- Description of the task:
Answer these questions from the statement below on human rights abuses against women in Afghanistan:
1. Which organization circulated the petition in support of women's rights in Afghanistan?
2. What type of public facility for women was closed under the Taleban measures?
3. How will Amnesty International regard women detained or physically restricted on account of their gender?

- Excerpt:
HUMAN RIGHTS ABUSES AGAINST WOMEN

In recent months a petition in support of women's rights in Afghanistan
has been circulated by the National Organisation for Women in the USA.
While welcoming any initiatives highlighting the plight of women in
Afghanistan, Amnesty International does not as a matter of principle
endorse statements that do not fall strictly within its mandate.

In solidarity with this worldwide campaign to promote women's rights,
Amnesty International is reiterating today its position on the issue --
based on corroborated evidence of the human rights situation in
Afghanistan -- which may in part differ from the above mentioned
petition.

Amnesty International has continuously brought the plight of Afghan
women to the attention of the international community and has urged
armed groups as well as countries supporting them to acknowledge their
responsibility for human rights violations in Afghanistan and end the
cycle of abuses there.

Scores of women have been abducted and raped by members of the various
political factions, often being treated as the spoils of war. Thousands
of women have been indiscriminately killed in fighting between opposing
sides in the conflict, and hundreds of thousands of women and children
have been displaced or forced to flee the country as a result of
systematic human rights abuses.

In recent years, the Taleban have imposed a new form of repression
against women in Kabul, Herat, Kandahar and other areas they control.
The situation of women in these areas deserves special attention by the
international community.

Tens of thousands of women remain restricted to their homes under
Taleban edicts banning them from seeking employment, education or
leaving home unaccompanied by a male relative. Other measures
restricting women include the closure of women's hammams (public baths).
Women are also barred from the streets for certain periods during the
fasting month of Ramadan.

These restrictions have been enforced through the use of cruel, inhuman
and degrading punishments and ill-treatment including the beating of
women by Taleban guards in detention centres or in public places.

Amnesty International welcomes any move to restore Afghan women's rights
to education, employment, gender equality and access to health
facilities and will continue to consider women detained or physically
restricted on account of their gender as prisoners of conscience.

The organization fully supports any initiative seeking to highlight the
flagrant abuse of women's human rights in Afghanistan, and which
recognises the vital role that the international community can play in
bringing such abuses to an end.

- Data listing:
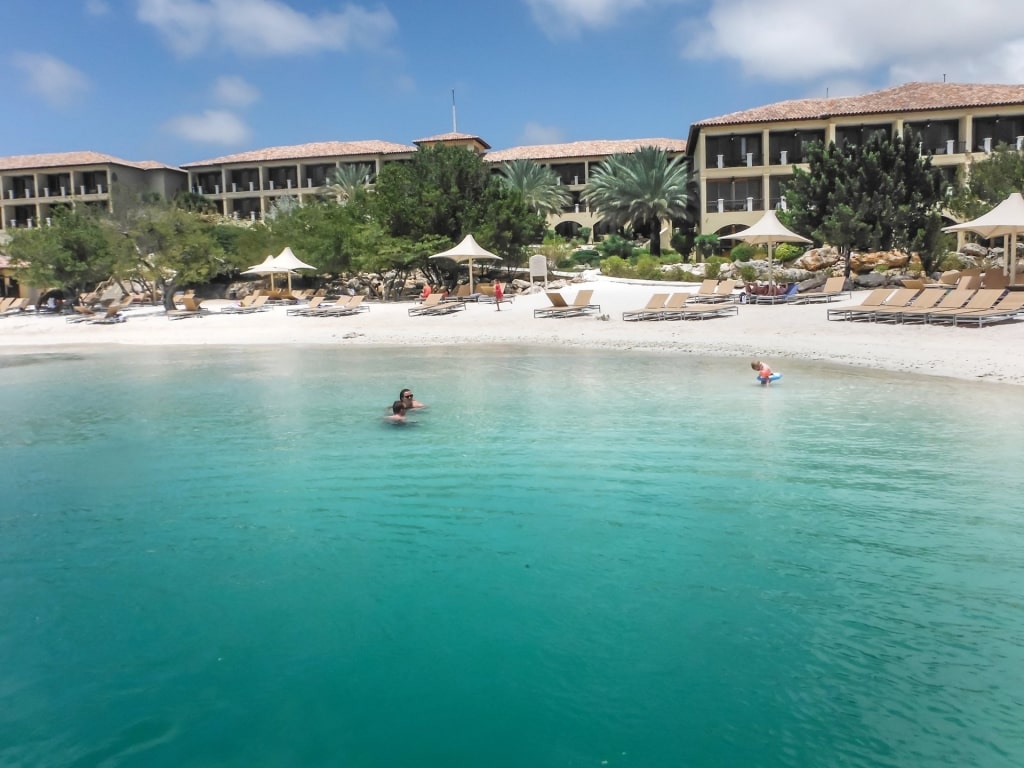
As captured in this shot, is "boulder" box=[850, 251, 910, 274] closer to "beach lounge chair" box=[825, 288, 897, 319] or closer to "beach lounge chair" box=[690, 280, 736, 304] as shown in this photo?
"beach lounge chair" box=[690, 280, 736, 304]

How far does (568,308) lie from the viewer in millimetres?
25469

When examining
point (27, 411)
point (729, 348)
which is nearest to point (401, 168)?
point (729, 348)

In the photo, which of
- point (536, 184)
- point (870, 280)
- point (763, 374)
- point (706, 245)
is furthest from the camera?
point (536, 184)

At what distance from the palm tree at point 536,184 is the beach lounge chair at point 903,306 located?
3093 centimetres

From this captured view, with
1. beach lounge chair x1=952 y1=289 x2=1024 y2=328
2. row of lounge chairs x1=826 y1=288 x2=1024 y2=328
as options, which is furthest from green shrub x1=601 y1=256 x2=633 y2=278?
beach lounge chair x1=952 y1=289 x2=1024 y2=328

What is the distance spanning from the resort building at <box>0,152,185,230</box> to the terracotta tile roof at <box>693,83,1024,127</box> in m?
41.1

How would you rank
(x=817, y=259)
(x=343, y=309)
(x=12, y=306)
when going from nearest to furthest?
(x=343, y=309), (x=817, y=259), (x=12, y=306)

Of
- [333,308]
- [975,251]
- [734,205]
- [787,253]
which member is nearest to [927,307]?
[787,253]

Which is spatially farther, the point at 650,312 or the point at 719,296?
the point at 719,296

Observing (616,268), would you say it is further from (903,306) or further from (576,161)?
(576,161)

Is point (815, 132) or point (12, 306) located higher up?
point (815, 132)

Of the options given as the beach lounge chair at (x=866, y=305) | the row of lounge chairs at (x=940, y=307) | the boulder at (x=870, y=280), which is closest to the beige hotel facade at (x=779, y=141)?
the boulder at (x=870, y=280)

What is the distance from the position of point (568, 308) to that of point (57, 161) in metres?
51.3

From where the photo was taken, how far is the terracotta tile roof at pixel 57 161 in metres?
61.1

...

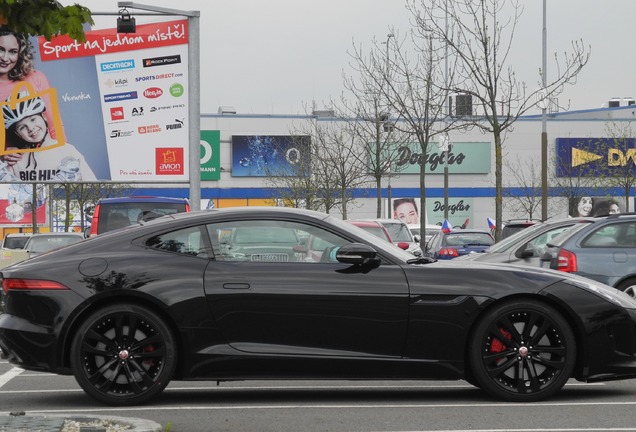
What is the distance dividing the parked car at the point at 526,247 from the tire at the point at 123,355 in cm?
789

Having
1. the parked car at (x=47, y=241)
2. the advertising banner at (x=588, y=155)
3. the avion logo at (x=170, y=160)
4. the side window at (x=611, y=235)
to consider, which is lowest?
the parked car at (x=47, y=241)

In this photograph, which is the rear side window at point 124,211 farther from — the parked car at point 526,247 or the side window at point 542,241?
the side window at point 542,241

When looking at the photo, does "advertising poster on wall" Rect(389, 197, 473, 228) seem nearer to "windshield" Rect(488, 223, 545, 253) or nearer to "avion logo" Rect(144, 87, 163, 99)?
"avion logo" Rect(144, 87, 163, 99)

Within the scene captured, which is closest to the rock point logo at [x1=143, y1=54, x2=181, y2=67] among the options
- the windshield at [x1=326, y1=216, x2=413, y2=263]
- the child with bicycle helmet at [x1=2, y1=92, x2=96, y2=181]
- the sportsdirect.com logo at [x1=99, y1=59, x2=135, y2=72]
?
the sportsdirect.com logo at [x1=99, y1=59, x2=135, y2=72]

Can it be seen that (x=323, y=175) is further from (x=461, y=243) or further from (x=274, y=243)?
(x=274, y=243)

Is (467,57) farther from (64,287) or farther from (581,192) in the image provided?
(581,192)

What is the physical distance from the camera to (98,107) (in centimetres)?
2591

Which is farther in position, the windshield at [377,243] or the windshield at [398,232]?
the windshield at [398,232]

--

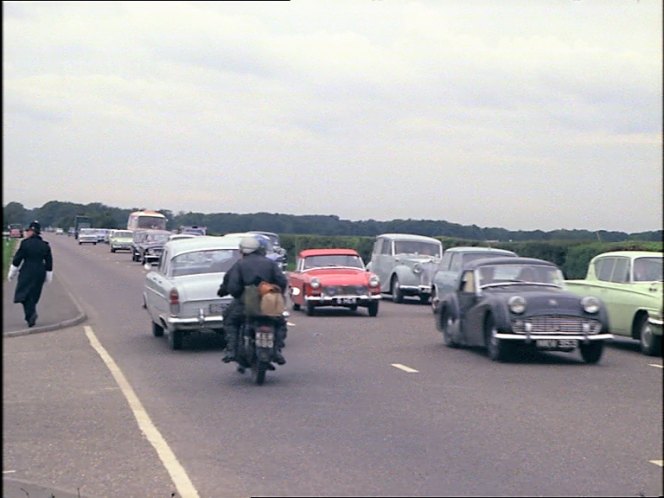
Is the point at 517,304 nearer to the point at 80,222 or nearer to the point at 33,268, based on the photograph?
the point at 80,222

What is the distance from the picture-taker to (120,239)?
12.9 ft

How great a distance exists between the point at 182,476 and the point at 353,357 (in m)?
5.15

- Exercise answer:
1. The National Organisation for Women in the USA.
2. Women's hammams (public baths).
3. As prisoners of conscience.